Should a person’s DNA profile be present in the databank when she is neither a suspect nor a convicted offender, then the record will be removed only if she petitions the databank director in writing. “For this category of individual, we are actually talking of situations such as parent of missing child, victim of assault, etc.,” VijayRaghavan clarified. “Their records will also be removed when the particular case is solved, e.g., her profile has matched with that of her missing child. Please also note that her profile has entered the databank only because she consented to it in the first place, in the hope that it will help locating her child.”
Quality and sunset provisions
However, the consent clause is waived for any person who has been accused of a crime that is punishable either by death or by a sentence of more than seven years in prison. If the person is acquitted after a trial, there is no provision in the Bill for her DNA profile to be removed from the databank (unless she submits a letter to the databank director). Although VijayRaghavan specified that her record would be removed automatically upon acquittal, the specification itself is absent in the draft.
(Note: Section 31(1) of the new draft states that “The information contained in the crime scene index [of the databank] shall be retained [forever]”. VijayRaghavan noted that this is a misstatement, and that only the data contained in the offenders’ index will be retained forever.)
A previous draft of the Bill had allowed all DNA testing labs functioning at the time of enactment of the Bill to undertake DNA profiling under its provisions without applying for the necessary accreditation. The new draft has changed his, forcing all labs to apply for the right license with the DNA profiling board within 60 days of the Bill’s enactment. It also caps the total amount any accredited lab can charge for testing any sample under the Bill’s provisions at Rs 25,000. (According to the CDFD, a government lab, it charges Rs 5,000 for testing a blood sample and Rs 10,000 for a ‘forensic exhibit’, such as an item of clothing.)
The most stringent penalty among all those specified in the Bill has to do with the manipulation or contamination of DNA samples. According to the text, offenders could be sentenced up to five years in prison and pay a fine of up to Rs 3 lakh. However, the degree of decisiveness of DNA profiling that the Bill endorses requires its provisions to ensure that samples be tested regularly for quality. But the Bill leaves quality control out of its purview: there is no mention of what kind of checks need to be performed, by whom or how often. VijayRaghavan only said that “this will have to be framed in the rules that address the mechanism of collection and analysis of data, ensuring quality and reexamination.”

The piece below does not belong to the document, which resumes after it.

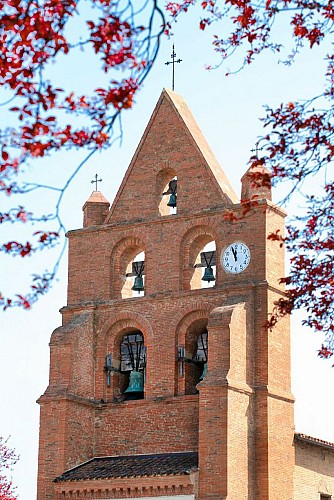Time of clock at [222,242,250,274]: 11:56
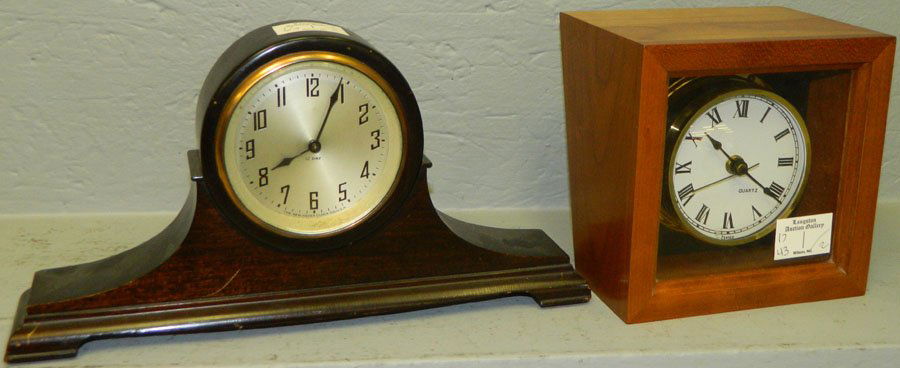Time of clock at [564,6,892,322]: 10:21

Finally, the previous two drafts of the Bill lacked a sunset clause, a provision that would force some qualifying records to be removed if they had stayed within the databank for a particular period. Such a clause is missing in the new draft of the Bill as well, although VijayRaghavan said that officials were working on this. “At present, these time periods are not specified in the text, but we expect that in the rules and regulations to be framed, the period for which profiles will be retained for different categories as per the international norms will be specified.”
These international norms were spelt out in the Law Commission report accompanying the draft of the Bill. They include 75 pieces of legislation enacted between 1998 and 2009. They have been drawn from 41 countries around the world, including China (Hong Kong), France, Iran, Portugal, South Africa, the UK and the US.